Complete the following:
**a.** In the Surface Go battery text below, how many hours of battery life does Microsoft rate the tablet for?
**b.** In the Surface Go battery text below, shorten the paragraph that begins "This might go some way" into a brief list that keeps its main facts.
**c.** Write a continuation of the Surface Go battery text below, picking up right after its last sentence.

** Text section follows **

As the iFixit folks observe, the battery is a small affair with a pretty lean capacity of 26.12Wh. To put that in perspective, the Surface Pro has a 45Wh battery, so that’s not too far off twice the capacity, and the Surface Pro 4 had a 39Wh power pack, so this is a lot smaller than other slates in Microsoft’s range.
Those conducting the teardown further noted that the similarly-sized 9.7-inch iPad from this year has a 32.9Wh battery, so that’s still around a quarter bigger than the Surface Go.
This might go some way to explaining why we weren’t hugely impressed with the battery life in our Surface Go review – although to be fair, it wasn’t terrible. However, Microsoft rates the tablet at nine hours of battery longevity, whereas we found it’s more likely to last around six hours (and oddly, we saw better performance in plain Windows 10 Home as opposed to running in S Mode).

** End of Text section **
** Dataset records follows **

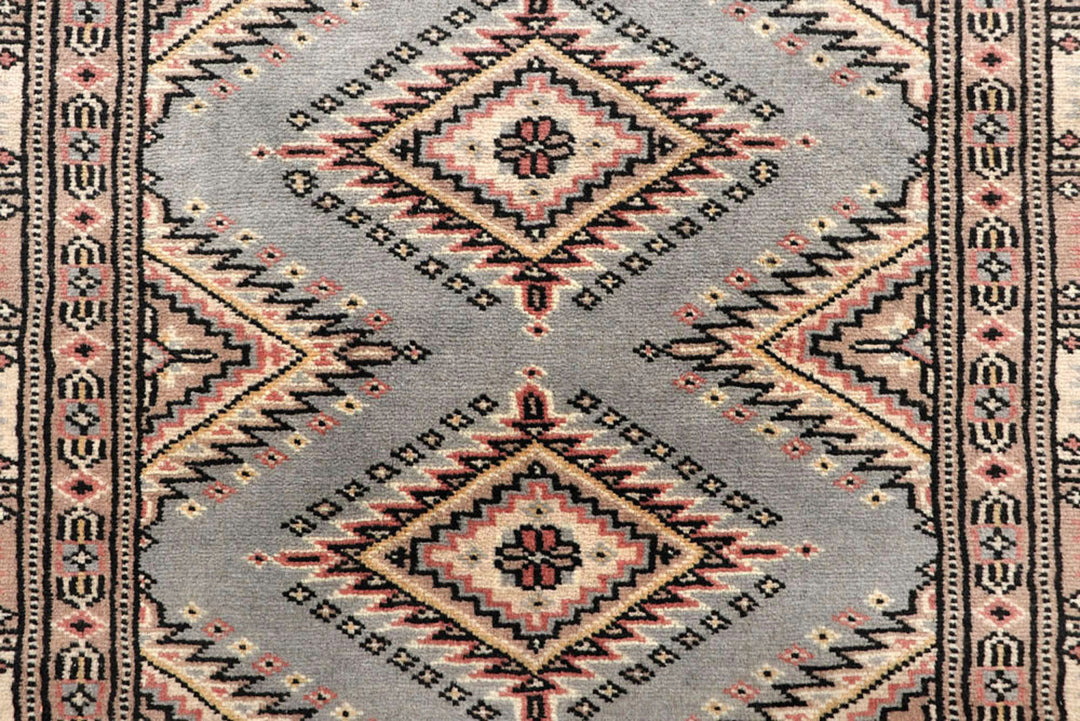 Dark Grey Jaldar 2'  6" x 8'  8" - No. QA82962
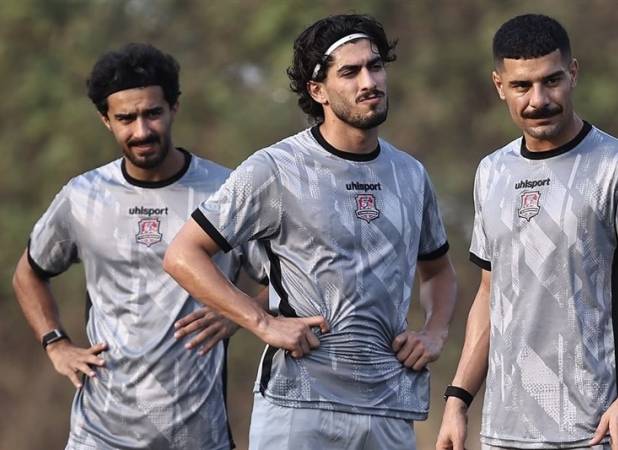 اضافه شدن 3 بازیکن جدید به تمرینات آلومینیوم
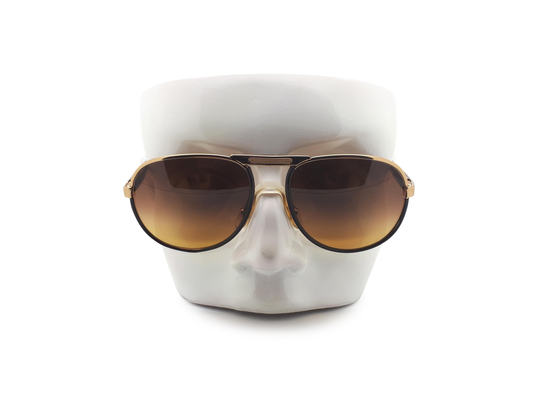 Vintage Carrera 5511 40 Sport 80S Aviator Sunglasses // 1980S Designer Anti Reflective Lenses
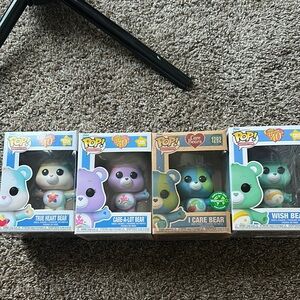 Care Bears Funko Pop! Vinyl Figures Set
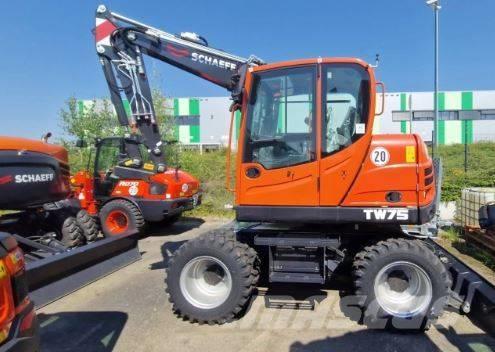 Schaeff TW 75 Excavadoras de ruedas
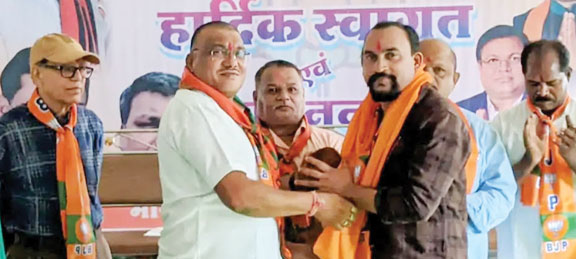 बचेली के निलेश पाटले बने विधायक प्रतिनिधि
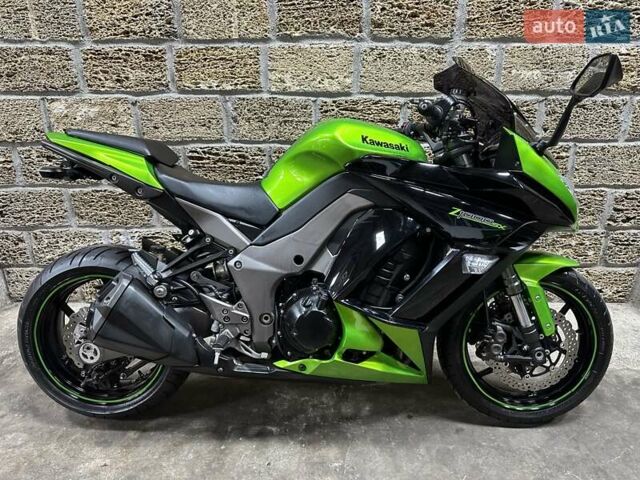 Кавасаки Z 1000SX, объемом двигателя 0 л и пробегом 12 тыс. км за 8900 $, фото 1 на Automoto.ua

** End of Dataset records **

Responses:
**a.** Nine hours.

**b.**
- The small battery may partly explain why the Surface Go review was not hugely impressed with battery life, though it wasn't terrible.
- Microsoft rates the tablet at nine hours of battery life.
- The review found it more likely to last around six hours.
- Battery performance was oddly better in plain Windows 10 Home than in S Mode.

**c.**
Gobs of glue
As mentioned earlier, the teardown also found that glue is used to secure many components in the chassis of the tablet, including the battery and display, and this – plus the fact that replacing any part of the machine requires removal of the display, which is a tricky job made more difficult by the smaller size of the Surface Go – led to a final iFixit repairability score of 1/10.
That said, no tablet is particularly easy to repair, and Surface devices (or indeed Apple tablets) never score highly in this department. Indeed, the Surface Laptop got 0/10 for repairability from iFixit.
One small bright spot here was the Wi-Fi antennas, which are well hidden away on the Surface Go, but appear to have been rejigged so that they aren’t likely to be damaged during removal of the display, as has been the case in the past with the Surface Pro.